== Available data

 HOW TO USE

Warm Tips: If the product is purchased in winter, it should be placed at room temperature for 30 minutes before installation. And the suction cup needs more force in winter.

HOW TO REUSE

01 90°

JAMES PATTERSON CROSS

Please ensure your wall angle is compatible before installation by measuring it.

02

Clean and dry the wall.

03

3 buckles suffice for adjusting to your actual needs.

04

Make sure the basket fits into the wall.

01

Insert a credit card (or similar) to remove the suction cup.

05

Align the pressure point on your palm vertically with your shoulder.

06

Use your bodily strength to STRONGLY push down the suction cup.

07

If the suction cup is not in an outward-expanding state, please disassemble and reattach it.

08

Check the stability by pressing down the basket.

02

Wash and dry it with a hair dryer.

====

What is being asked - Transcribe nothing except the lines from the one with "Please ensure your" through the end of the data above, each exactly as it appears.

Reply to the exercise -
Please ensure your wall angle is compatible before installation by measuring it.

02

Clean and dry the wall.

03

3 buckles suffice for adjusting to your actual needs.

04

Make sure the basket fits into the wall.

01

Insert a credit card (or similar) to remove the suction cup.

05

Align the pressure point on your palm vertically with your shoulder.

06

Use your bodily strength to STRONGLY push down the suction cup.

07

If the suction cup is not in an outward-expanding state, please disassemble and reattach it.

08

Check the stability by pressing down the basket.

02

Wash and dry it with a hair dryer.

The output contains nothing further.